Redacción Los Conjurados

La energética española Cox concretó la compra de los activos de Iberdrola en México por 4,200 millones de dólares, en una operación que marca un giro histórico en el sector eléctrico del país. Con esta transacción, Iberdrola pone fin a 26 años de presencia en México y cede su posición como la principal empresa privada de generación eléctrica, mientras Cox consolida su expansión en América Latina.

El acuerdo incluye la transferencia de 15 plantas de generación con una capacidad instalada de 2,600 megawatts (MW), de los cuales 1,368 MW corresponden a ciclo combinado y 1,232 MW a fuentes renovables. También incorpora una cartera de proyectos por desarrollar que suma 12,000 MW, una base de más de 500 grandes clientes y la integración de más de 800 trabajadores de Iberdrola al equipo de Cox.

Con esta adquisición, Cox asume el control de una participación del 25% del mercado eléctrico privado en México, lo que la posiciona como un actor clave en el suministro energético del país.

Inversión a largo plazo y visión estratégica

Cox anunció un ambicioso plan de inversión de 10,700 millones de dólares en México entre 2025 y 2030, que contempla:

  • 4,000 millones en nuevos activos energéticos.
  • 1,500 millones en infraestructura hídrica concesionada.
  • Coinversiones con la Comisión Federal de Electricidad (CFE) en nuevos proyectos de generación.
  • El desarrollo de un polo de bienestar social.
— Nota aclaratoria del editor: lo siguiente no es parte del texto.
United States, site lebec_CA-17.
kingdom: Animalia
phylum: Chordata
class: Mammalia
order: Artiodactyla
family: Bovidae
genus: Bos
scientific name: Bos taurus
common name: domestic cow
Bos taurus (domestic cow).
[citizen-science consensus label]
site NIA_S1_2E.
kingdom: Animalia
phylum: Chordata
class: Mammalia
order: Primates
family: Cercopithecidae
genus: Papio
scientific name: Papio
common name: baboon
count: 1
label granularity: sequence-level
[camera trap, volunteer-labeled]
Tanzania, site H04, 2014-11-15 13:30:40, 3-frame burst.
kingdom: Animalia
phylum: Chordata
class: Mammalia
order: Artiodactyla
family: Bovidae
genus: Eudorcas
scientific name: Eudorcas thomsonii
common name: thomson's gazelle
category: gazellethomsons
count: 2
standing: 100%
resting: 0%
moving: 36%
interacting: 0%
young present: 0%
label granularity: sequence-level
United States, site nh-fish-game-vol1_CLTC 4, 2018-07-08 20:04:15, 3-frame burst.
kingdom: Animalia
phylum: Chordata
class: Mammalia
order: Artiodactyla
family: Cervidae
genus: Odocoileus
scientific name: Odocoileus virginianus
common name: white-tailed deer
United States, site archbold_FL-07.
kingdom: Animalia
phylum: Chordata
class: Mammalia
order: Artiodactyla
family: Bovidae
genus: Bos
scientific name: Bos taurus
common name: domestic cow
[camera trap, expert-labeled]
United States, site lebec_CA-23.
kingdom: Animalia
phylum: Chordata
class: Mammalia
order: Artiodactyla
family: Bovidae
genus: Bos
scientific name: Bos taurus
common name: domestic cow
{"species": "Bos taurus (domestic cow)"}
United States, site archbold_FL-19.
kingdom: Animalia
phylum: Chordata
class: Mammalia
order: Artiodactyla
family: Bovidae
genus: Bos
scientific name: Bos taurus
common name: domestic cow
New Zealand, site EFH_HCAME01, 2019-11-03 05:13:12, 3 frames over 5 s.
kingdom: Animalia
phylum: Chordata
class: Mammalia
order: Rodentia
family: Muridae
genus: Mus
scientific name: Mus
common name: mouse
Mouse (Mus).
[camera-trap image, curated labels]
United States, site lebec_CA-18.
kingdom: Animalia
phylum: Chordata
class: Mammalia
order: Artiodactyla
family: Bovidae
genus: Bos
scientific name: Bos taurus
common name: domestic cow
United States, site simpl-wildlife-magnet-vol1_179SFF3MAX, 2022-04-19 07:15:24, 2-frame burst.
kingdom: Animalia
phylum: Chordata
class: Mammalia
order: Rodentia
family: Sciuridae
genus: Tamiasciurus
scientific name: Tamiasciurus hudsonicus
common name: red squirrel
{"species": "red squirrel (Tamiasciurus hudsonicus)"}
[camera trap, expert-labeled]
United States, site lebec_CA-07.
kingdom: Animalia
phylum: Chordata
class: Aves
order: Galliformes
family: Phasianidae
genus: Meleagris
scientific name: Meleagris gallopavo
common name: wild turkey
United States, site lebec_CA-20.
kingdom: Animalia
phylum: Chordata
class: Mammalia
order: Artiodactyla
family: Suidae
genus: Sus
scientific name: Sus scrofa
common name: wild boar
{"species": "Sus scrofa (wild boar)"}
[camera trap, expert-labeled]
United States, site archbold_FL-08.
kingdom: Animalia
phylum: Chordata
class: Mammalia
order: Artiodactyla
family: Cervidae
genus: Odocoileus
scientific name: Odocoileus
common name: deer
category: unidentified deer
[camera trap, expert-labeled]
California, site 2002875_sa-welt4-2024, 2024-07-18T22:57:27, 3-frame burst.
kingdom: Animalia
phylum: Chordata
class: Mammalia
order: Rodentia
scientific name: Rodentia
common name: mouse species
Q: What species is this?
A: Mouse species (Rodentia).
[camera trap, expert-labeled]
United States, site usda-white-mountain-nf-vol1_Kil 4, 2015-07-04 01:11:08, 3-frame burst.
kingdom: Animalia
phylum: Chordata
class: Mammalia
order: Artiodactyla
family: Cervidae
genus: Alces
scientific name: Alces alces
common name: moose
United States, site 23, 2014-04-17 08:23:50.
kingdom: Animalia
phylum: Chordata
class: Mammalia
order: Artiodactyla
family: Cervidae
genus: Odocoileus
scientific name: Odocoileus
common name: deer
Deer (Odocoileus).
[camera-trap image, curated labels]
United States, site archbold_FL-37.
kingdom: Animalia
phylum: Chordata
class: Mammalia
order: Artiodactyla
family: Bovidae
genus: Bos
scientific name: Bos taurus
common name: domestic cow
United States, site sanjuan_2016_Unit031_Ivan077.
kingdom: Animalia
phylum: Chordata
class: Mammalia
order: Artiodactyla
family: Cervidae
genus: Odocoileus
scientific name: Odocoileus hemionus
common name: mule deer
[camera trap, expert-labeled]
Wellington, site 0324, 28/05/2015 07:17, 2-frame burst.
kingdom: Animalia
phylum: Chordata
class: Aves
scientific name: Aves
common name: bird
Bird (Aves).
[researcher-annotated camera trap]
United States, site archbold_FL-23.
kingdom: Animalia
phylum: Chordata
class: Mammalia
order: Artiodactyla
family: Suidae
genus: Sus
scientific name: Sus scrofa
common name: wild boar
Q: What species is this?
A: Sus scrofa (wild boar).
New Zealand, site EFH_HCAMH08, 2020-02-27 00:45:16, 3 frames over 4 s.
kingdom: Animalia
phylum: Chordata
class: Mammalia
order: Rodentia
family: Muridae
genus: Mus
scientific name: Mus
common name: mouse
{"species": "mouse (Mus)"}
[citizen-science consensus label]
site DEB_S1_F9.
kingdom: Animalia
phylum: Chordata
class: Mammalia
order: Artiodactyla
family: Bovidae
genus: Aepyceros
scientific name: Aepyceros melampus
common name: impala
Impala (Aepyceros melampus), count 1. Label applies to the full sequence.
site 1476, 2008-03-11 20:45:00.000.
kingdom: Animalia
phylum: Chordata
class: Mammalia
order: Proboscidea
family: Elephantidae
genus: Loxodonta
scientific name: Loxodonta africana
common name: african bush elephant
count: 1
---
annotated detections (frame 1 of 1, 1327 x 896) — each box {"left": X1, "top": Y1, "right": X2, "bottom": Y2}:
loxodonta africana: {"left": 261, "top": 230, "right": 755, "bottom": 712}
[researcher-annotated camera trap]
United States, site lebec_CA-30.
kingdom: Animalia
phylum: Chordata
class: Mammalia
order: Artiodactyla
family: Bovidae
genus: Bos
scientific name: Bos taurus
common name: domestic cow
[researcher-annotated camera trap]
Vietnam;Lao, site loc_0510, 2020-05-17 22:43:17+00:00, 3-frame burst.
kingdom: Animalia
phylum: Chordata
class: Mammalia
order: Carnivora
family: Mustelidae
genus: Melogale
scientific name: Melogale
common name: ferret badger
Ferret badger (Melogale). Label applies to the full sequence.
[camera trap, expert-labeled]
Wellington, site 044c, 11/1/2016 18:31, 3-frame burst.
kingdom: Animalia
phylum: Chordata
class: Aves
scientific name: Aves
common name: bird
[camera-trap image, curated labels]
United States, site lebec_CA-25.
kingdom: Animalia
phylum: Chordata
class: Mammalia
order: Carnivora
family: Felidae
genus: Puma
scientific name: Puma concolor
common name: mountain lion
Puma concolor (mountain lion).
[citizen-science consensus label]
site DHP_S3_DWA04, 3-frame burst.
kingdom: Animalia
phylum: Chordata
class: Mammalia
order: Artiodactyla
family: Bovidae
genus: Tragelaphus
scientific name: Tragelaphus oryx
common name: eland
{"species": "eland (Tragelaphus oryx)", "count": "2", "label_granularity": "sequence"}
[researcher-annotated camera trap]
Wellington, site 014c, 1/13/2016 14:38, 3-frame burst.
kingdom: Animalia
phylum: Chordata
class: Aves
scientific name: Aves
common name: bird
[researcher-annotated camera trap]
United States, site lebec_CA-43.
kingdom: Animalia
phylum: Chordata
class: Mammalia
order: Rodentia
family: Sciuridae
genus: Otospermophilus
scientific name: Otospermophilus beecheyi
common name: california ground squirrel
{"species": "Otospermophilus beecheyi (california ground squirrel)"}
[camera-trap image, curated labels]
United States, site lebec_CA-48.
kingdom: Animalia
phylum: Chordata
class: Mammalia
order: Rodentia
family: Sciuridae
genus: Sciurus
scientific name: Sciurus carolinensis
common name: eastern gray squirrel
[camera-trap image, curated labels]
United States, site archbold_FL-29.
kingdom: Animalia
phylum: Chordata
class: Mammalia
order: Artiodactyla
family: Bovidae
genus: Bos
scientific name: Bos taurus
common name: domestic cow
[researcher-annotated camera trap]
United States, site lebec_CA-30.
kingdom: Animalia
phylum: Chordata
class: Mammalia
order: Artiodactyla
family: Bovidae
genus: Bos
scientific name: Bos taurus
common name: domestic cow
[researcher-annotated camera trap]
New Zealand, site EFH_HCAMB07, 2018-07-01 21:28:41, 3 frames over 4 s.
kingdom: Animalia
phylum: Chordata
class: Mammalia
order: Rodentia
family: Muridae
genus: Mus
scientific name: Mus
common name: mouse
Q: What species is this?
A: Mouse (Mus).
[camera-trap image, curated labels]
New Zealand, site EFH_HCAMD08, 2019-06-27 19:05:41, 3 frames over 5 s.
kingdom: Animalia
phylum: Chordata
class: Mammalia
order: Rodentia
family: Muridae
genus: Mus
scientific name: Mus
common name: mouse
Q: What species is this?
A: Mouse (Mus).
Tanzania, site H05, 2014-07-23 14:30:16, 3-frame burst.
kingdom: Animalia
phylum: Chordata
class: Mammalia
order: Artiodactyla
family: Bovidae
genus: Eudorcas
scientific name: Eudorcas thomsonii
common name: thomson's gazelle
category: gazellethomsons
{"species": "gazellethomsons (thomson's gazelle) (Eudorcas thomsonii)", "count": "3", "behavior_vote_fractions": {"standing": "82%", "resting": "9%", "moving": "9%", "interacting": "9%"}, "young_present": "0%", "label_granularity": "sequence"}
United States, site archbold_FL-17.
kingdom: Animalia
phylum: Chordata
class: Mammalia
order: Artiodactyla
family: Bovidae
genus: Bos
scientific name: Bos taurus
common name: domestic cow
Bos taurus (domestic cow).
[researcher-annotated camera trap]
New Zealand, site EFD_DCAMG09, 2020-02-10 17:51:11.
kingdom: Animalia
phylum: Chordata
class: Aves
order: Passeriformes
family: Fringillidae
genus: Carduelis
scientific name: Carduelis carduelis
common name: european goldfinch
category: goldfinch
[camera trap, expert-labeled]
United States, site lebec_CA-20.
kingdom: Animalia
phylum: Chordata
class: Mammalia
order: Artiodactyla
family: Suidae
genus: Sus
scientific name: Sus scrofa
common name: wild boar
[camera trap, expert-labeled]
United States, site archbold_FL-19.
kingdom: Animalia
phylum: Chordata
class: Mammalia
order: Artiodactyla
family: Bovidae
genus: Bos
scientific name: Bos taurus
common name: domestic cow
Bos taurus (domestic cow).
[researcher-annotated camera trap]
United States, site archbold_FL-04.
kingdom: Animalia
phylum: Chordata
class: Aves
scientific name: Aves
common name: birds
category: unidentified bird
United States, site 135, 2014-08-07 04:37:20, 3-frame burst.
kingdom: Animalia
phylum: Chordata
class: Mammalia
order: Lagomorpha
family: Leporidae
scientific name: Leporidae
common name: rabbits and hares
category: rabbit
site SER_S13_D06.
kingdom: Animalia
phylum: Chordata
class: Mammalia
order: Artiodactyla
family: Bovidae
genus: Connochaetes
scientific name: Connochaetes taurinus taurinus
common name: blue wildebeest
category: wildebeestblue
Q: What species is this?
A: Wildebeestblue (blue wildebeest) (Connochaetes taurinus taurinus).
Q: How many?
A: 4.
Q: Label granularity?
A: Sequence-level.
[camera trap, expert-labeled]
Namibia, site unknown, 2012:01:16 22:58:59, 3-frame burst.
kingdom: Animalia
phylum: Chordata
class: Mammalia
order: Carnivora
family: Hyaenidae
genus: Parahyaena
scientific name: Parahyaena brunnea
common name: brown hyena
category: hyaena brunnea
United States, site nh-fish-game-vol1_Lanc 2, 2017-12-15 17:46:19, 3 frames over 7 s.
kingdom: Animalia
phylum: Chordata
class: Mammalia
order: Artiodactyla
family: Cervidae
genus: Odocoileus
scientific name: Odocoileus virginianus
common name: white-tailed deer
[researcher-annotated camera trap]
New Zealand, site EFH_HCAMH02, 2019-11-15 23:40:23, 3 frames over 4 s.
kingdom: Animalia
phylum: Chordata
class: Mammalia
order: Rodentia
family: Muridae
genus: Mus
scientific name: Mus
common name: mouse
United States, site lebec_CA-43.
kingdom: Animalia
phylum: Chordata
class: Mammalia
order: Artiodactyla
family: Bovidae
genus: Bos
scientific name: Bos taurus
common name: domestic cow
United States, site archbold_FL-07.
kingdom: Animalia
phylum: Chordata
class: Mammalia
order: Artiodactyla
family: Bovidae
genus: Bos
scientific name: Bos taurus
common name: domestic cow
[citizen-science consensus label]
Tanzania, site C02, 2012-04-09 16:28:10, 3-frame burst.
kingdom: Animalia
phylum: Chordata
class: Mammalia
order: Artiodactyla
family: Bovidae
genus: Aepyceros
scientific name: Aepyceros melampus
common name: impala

La compañía considera a México su segundo mercado eléctrico más importante en América Latina, detrás de Brasil, y destaca su estabilidad macroeconómica, seguridad jurídica y creciente demanda energética como factores clave para acelerar su estrategia de expansión, adelantando tres años su calendario original.

Adiós definitivo de Iberdrola

Esta venta representa la salida total de Iberdrola del país, luego de que en 2023 transfiriera el 55% de sus activos al Estado mexicano en una operación calificada como una “nacionalización energética”. La decisión de vender el 45% restante a Cox responde, según la empresa, a la incertidumbre jurídica y al cambio de enfoque hacia mercados como Estados Unidos, Reino Unido y Brasil.

Con la entrada de Cox, México no solo reconfigura su mapa energético, sino que también abre un nuevo capítulo de inversión privada con visión a largo plazo, en un contexto donde el desarrollo sustentable y la seguridad energética son cada vez más prioritarios.